**Extrait du texte:**
┌──
Il fait moite dans le Gift Shop du Grand Mix
Dans le Gift Shop du jour, ça parle Bayou, moiteur, consanguinité, érotisme, meurtre d’un Shérif raciste, amours dévoyés, journalisme d’investigation, éthiques mises à mal…Vous voyez où je veux en venir?
Bon d’accord, et si je dis Nicole Kidman et Zac Efron? Voilà, Paperboy, le film de Lee Daniels qui sortira en dvd le 18 février 2013. (Alex Masson vous en parle ici)
Paperboy, comme beaucoup d’autres choses, au départ c’est un livre. Un livre de Pete Dexter écrit en 1995 et disponible en poche aux éditions Points dans la collection Roman Noir.
Un titre de collection approprié, lorsqu’on se plonge dans les 372 pages comme dans un lac stagnant et tiède un jour de canicule.
Un roman noir, comme peuvent l’être certains films classiques sans pourtant afficher ni imper, ni chapeau mou. Charlotte, à la séduction évidente et irresistible, le petit bled américain, l’amoureux condamné que les journalistes venus de Miami tentent d’aider, tout cela rappelle « Autopsie d’un meurtre » de Preminger où James Stewart se faisait gentiment avoir en avocat débonnaire.
└──
**Données affichées:**
┌──
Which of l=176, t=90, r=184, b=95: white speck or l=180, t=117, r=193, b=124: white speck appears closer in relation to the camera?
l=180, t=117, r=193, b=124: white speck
└──
**Objectifs:**
**a.** Dressez la liste de tous les thèmes que l'extrait sur Paperboy énumère juste après les mots « ça parle ».
**b.** Poursuivez l'extrait sur Paperboy à la suite de sa dernière phrase.

**Résultats:**
**a.** Bayou, moiteur, consanguinité, érotisme, meurtre d'un Shérif raciste, amours dévoyés, journalisme d'investigation, éthiques mises à mal

**b.**
La comparaison s’arrête là, la version de Dexter, si elle se passe dans les années 70, n’en est pas moins contemporaine et salie. Charlotte n’est pas une jeune fille en fleur et sa maturité white-trash dissimulée sous un érotisme de principe appelle le pathétique et renvoie à la bestialité primaire des hommes qui l’entourent. Son « promis » emprisonné, Hillary Van Wetter, hillbillie violent et malsain, animé par une perversité ludique n’inspire pas la moindre empathie. De l’autre côté des barreaux, le journaliste autocentré, prétentieux et méprisant Yardley Acheman ne vaut pas mieux.
Quant au second journaliste, son éthique obsessionnelle n’est que mince alibi à une attitude quasi autiste. Seul reste le frère de ce dernier, à peine âgé de 20 ans, et embarqué dans cette histoire avec une passivité de témoin.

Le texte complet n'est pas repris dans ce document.